419 F2d 1299 United States v. Barsaloux

419 F.2d 1299

UNITED STATES of America, Plaintiff-Appellee,
Paul BARSALOUX, Defendant-Appellant.

No. 28090 Summary Calendar.

United States Court of Appeals Fifth Circuit.

Dec. 8, 1969, Certiorari Denied March 9, 1970, See 90 S.Ct.

Horace C. Hall, III, Hall & Juarez, Laredo, Tex. for appellant.

Anthony J. P. Farris, U.S. Atty., James R. Gough, Ronald J. Blask, Asst. U.S. Attys., Houston, Tex., for appellee.

Before BELL, AINSWORTH and GODBOLD, Circuit Judges.



Pursuant to Rule 18 of the Rules of this court, we have concluded on the merits that this case is of such character as not to justify oral argument and have directed the clerk to place the case on the Summary Calendar and to notify the parties in writing. See Murphy v. Houma Well Service, 5 Cir., 1969, 409 F.2d 804, Part I; and Huth v. Southern Pacific Company, 5 Cir., 1969, 417 F.2d 526, Part I.


Appellant Barsaloux was charged in a three count indictment with one, smuggling marihuana into the United States in violation of 21 U.S.C.A. 176a; two, transporting illegally imported marihuana in violation of 21 U.S.C.A. 176a; and three, transporting marihuana without having paid the transfer tax in violation of 26 U.S.C.A. 4744(a)(2). On April 18, 1969, he was convicted on all three counts. On June 19, 1969 he received six year sentences on each count to be served concurrently. This appeal followed and we affirm.


The sole assignment of error presented is that the marihuana which formed the basis of the conviction was obtained in an illegal search and seizure. This contention is without merit. The search and seizure in question was of a suitcase containing ten pounds of marihuana. It was the result of an investigation and sustained surveillance near the international border by Customs Agents. The record discloses that they had sufficient reason to believe that appellant was engaged in an effort to smuggle marihuana or narcotics into the United States.


Such border searches, under the statutory authority of 19 U.S.C.A. 482, have long been measured by different criteria than ordinary searches. Morales v. United States, 5 Cir., 1967, 378 F.2d 187.


Appellant delivered the suitcase to the Trans Texas Airlines Terminal in Laredo, Texas for delivery to Chicago. This delivery was witnessed by a Customs Agent. Upon viewing the suitcase, he detected the odor of marihuana coming from the suitcase. The facts give rise to the inference that the suitcase might have been retrieved at the time by appellant or his associates. Such a search and the subsequent seizure without a warrant is constitutionally permissible. See Romero v. United States, 5 Cir. 1963, 318 F.2d 530. This ends the matter of the search and seizure.
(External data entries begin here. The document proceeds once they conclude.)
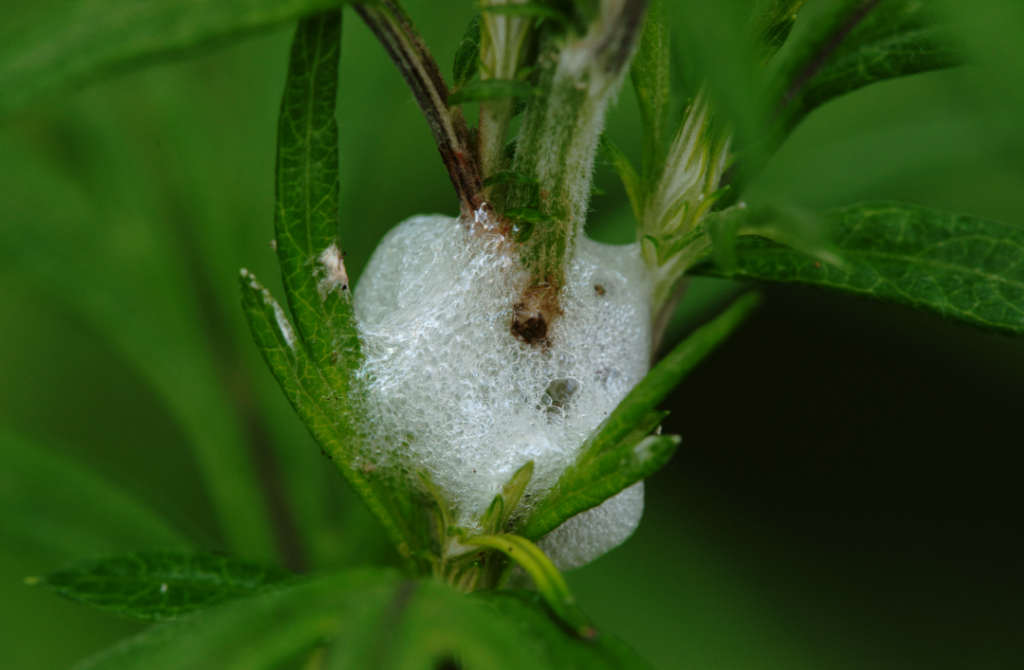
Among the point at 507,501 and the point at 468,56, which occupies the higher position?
the point at 468,56

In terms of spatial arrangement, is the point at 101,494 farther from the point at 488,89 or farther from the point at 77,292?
the point at 488,89

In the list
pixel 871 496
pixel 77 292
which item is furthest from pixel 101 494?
pixel 871 496

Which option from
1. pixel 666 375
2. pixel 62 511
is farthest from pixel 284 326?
pixel 62 511

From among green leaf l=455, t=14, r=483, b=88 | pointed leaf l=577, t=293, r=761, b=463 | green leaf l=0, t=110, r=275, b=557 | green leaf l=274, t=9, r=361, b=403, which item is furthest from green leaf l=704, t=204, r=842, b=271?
green leaf l=0, t=110, r=275, b=557

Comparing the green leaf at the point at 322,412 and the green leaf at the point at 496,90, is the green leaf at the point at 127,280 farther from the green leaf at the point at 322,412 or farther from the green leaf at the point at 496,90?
the green leaf at the point at 496,90

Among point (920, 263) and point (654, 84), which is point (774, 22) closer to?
point (654, 84)
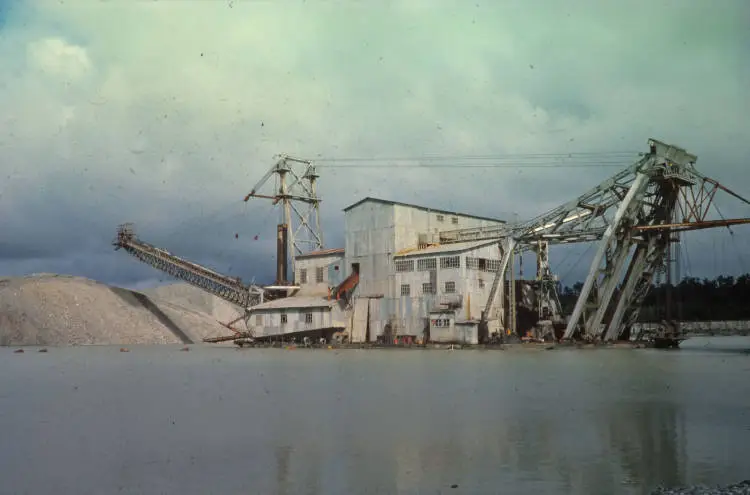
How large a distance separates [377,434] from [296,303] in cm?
4517

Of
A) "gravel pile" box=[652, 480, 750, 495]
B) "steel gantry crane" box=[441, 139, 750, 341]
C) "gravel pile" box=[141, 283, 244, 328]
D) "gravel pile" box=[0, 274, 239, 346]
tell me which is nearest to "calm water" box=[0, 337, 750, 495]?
"gravel pile" box=[652, 480, 750, 495]

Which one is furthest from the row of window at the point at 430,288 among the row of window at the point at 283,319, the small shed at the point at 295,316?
the row of window at the point at 283,319

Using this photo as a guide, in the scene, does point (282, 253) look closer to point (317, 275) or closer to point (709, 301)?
point (317, 275)

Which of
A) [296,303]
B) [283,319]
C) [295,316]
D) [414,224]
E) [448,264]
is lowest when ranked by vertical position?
[283,319]

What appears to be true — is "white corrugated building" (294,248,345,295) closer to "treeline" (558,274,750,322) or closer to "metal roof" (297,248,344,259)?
"metal roof" (297,248,344,259)

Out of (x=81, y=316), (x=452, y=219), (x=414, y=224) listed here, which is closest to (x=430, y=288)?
(x=414, y=224)

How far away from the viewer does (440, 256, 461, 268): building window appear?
167 ft

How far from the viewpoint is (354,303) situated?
57.1m

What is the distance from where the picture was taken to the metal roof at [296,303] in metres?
57.5

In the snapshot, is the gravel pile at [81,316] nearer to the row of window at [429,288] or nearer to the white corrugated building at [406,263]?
the white corrugated building at [406,263]

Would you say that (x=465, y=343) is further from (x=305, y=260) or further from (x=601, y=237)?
(x=305, y=260)

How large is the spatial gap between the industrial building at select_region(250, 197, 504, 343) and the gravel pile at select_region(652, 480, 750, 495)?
4048 cm

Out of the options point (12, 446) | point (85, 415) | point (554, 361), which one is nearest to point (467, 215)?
point (554, 361)

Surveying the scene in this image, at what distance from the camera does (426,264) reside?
52656mm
In passing, we note that the concurrent sentence on count three of the indictment is imposed for violation of the statute which was held to have violated the defendant's right against self-incrimination in Leary v. United States, 1969, 395 U.S. 6, 89 S.Ct. 1532, 23 L.Ed.2d 57. We pretermit discussion of any Fifth Amendment question regarding this count since no such question was raised in the district court nor has any such question been asserted here. Assuming arguendo its facial invalidity under Leary, there would still remain an issue as to waiver We rely on the concurrent sentence doctrine of Hirabayashi v. United States, 1943, 320 U.S. 81, 63 S.Ct. 1375, 87 L.Ed. 1774, in pretermitting consideration of count three. This doctrine which rests on judicial convenience is viable under Benton v. Maryland, 1969, 395 U.S. 784, 89 S.Ct. 2056, 23 L.Ed.2d 707. Cf. United States v. Laite, 5 Cir., 1969, 418 F.2d 576. There is no constitutional infirmity in the statute involved in counts one and two and absent a showing of some specific detriment accruing under the concurrent sentence on count three, no good purpose would be served by reaching the Leary question.